To be well is not the same as to feel well.
Being well requires some sense of invincibility. No one is spared symptoms for long.
It's abnormal to go one year without upper respiratory symptoms or pain.
Lurking in our future are heartache and heartburn, shoulder and knee pain, headache, rashes and skipped heartbeats -- not to mention bothersome fatigue, sore muscles, bowel irregularity, insomnia and so much else to challenge our sense of well-being.
Nearly all of these predicaments can go away as mysteriously as they come about. To be well requires the wherewithal to cope with these ailments for as long as that takes -- and it can take weeks.
If you experience crushing chest pain or excruciating headache, if you have a fever and are coughing up green sputum, if you start vomiting blood, common sense and your caring community demand that you seek the attention of a member of my guild, the guild of physicians and surgeons. No other course is reasonable.
These are not ordinary predicaments of life -- they are extraordinary. Only my guild can respond in the affirmative if you ask whether you are clearly more likely to be aided by our ministrations than not.
Most symptoms are not so extraordinary. We have options to consider. In the last decade, epidemiologists have ventured into the community to study how we cope with these predicaments of life. Most of us, most of the time, cope on our own.
"On our own" does not denote a vacuum; we are bombarded by advice and advised ceaselessly to avail ourselves of all kinds of unctions and potions and widgets. Rare is the person who does not succumb; American medicine cabinets bear witness.
All this "help" is a cultural phenomenon fostered by legions of purveyors, a cultural phenomenon with roots in antiquity and with inventiveness across time and cultures that boggles the mind.
It's a waste of money to participate -- unless you like the taste (chicken soup, fish and garlic are examples) or the feel (massage, meditation, and girding your loins are examples) -- and a waste of breath to decry it.
For most of us, most of the time, our symptoms improve no matter what we do. When the particular symptom recurs, we are likely to cope as we did the last time, convinced that what we did or what we took or what we avoided was the reason we got better. So be it.
For some of us, some of the time, coping on our own seems inadequate. In all likelihood, we are not overwhelmed by the intensity of the symptoms. Rather, something else in our lives is compromising our ability to cope, something adverse in our lives at home or at work, something financial or interpersonal that renders the symptom the "last straw."
Are many of us destined to seek out someone who offers to fix, heal or cure the "last straw" and ignore all else that is making it so hard for us to cope?
We all need to get beyond the traditional complaint of "what's wrong with me, Doc, that I have this symptom?" and move on to more rational discourse, such as "is there any important disease that is causing my symptom? If so, can it be treated? If not, can we discern why I can't cope with this episode?"
For nearly all the predicaments of life we're discussing, a medical doctor can determine quickly if a terrible disease is lurking, often just by taking a history and doing a physical examination, and occasionally some simple testing.

┄┄┄┄┄┄┄┄┄┄

> **Task item**: Copy the passage on being well word for word, starting at the words "For some of" and ending after "us to cope?".

┄┄┄┄┄┄┄┄┄┄

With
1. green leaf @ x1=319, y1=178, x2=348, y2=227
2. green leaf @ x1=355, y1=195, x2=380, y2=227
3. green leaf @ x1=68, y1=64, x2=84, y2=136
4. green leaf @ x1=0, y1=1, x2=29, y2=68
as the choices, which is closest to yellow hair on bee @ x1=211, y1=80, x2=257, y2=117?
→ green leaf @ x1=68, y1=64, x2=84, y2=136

┄┄┄┄┄┄┄┄┄┄

> **Answer space**:
For some of us, some of the time, coping on our own seems inadequate. In all likelihood, we are not overwhelmed by the intensity of the symptoms. Rather, something else in our lives is compromising our ability to cope, something adverse in our lives at home or at work, something financial or interpersonal that renders the symptom the "last straw."
Are many of us destined to seek out someone who offers to fix, heal or cure the "last straw" and ignore all else that is making it so hard for us to cope?